Luis Vicente León: La hiperinflación es un proceso disparado desde el gobierno

Como lo afirmara el mismo Nicolás Maduro, la forma de administrar la economía venezolana “no aparece en los libros de economía” y ello sencillamente porque el gobierno venezolano va de los dislates a los disparates y eso tiene un costo oneroso que lo estamos pagando los venezolanos.

Redacción Venezuela al Día

Una de las voces más acreditadas para evaluar lo que ocurre en la economía venezolana es el director de Datanálisis, economista que ha seguido muy de cerca la evolución del fenómeno hiperinflacionario y que puede señalar con criterio muy propio las vertientes y aristas de tan delicado asunto.

El economista asegura en un artículo publicada en el diario El Universal que “La inflación no está explicada por la devaluación, como parecen sugerir quienes preguntan por qué los precios suben a pesar del desfase entre devaluación (moderada) y precios internos (desatados).

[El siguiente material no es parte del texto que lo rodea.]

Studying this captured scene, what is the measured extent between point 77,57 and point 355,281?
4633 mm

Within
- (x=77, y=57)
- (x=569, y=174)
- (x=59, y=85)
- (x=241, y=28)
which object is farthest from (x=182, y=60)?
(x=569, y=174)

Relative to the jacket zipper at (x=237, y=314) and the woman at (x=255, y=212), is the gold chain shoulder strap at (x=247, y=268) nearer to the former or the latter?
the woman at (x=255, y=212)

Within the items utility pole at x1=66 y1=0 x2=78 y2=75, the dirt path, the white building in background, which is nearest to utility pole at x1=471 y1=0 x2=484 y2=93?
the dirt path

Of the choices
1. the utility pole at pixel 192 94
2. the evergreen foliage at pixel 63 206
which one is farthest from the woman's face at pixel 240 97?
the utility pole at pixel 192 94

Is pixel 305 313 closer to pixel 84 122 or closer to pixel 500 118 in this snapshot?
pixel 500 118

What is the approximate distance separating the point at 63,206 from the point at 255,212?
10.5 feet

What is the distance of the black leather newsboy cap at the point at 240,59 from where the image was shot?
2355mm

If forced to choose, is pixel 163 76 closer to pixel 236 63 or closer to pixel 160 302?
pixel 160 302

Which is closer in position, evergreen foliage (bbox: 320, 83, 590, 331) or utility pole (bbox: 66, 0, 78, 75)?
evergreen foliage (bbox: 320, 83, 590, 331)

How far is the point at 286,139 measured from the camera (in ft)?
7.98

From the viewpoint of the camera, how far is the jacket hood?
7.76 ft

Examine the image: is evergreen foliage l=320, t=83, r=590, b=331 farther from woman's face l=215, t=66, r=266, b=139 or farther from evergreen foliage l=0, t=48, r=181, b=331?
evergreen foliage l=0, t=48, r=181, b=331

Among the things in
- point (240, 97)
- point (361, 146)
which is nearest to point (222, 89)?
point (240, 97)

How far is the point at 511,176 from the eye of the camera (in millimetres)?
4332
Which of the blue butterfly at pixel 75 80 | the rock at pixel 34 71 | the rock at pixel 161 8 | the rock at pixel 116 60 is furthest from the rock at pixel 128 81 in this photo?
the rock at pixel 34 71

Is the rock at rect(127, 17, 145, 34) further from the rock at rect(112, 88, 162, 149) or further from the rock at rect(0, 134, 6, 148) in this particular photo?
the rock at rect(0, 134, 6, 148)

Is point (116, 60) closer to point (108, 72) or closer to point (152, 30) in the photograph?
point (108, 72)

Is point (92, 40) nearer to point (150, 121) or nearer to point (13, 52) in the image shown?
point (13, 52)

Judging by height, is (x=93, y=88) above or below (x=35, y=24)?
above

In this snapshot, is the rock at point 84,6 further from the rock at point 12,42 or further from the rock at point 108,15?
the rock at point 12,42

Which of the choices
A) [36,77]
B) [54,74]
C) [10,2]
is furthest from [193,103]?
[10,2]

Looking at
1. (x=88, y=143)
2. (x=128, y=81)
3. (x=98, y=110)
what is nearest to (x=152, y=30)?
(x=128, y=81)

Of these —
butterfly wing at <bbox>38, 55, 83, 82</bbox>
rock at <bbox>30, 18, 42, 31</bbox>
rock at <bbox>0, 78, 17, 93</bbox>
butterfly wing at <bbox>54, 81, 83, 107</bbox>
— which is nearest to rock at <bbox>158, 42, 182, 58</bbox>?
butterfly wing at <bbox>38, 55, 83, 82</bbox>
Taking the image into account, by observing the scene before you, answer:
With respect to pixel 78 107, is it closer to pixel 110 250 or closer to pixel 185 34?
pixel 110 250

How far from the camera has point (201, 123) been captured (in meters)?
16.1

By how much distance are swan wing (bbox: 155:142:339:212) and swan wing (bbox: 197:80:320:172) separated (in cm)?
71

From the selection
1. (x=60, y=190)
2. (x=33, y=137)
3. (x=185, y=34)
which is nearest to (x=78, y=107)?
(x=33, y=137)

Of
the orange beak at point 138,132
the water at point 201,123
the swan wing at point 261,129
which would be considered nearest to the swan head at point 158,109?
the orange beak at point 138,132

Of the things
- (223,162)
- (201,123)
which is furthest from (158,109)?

No es una función de la devaluación sino de la generación artificial de dinero, que el gobierno realiza para cubrir el déficit fiscal. Producir dinero, real o virtual, sin respaldo en la producción de bienes y servicios del país, ni confianza en las instituciones monetarias que la emiten, ni en la política económica del gobierno que la respalda, genera una presión inflacionaria”.

Hiperinflación se come a Venezuela y despedirá el año en 1.000.000%

Y si de algo sabe el gobierno nacional es del tema de emitir dinero inorgánico. Durante la campaña de mayo el mismo Maduro llegó a reconocerlo, sin embargo, no fue un “acto de contrición con propósito de enmienda” por el contrario, el proceso se ha acelerado con la reconversión que les restó cinco ceros al signo monetario.

Más adelante señala el economista que “Por supuesto que cuando la moneda se devalúa impacta los precios, lo cual también es cierto con los aumentos salariales compulsivos, independientemente de que sean necesarios, justos y desfasados, pero la inflación es fundamentalmente un fenómeno monetario que nada tiene que ver con la devaluación, ni los costos laborales, ni la especulación, ni guerra económica alguna. Está explicada por una política económica, monetaria y fiscal, mala e inadecuada y una incapacidad, casi pasmosa, de reaccionar frente ella”.

Allí podría decirse que el economista ha cometido un yerro puesto que por lo que se percibe, el gobierno no desea frenar esta espiral ya que con el desorden gana terreno a fin de mantenerse en el poder, es ese el único motivo que les guía, nada de entregar el poder y tener luego que rendir cuentas, ya lo dijo el mismo presidente en una de sus alocuciones “de aquí nadie me saca caballero, ni con votos ni con balas”.

León cierra su artículo con planteamientos que cualquier gobernante serio trataría de analizar y tratar de implementar cosa que se sabe Maduro no hará” El reto real es liberar el cambio de verdad, ajustar la gasolina (sin intentar colocar lectores ópticos en Parapara de Ortiz), reducir el déficit fiscal y buscar ayuda financiera multilateral. Es muy simple el dilema: o producen los cambios reales o echarán este mismo cuento en un ratico, sólo que en peores circunstancias”.

Nada de esto parece interesarle a un personaje que ha hecho de la chamboneria su principal característica como gobernante.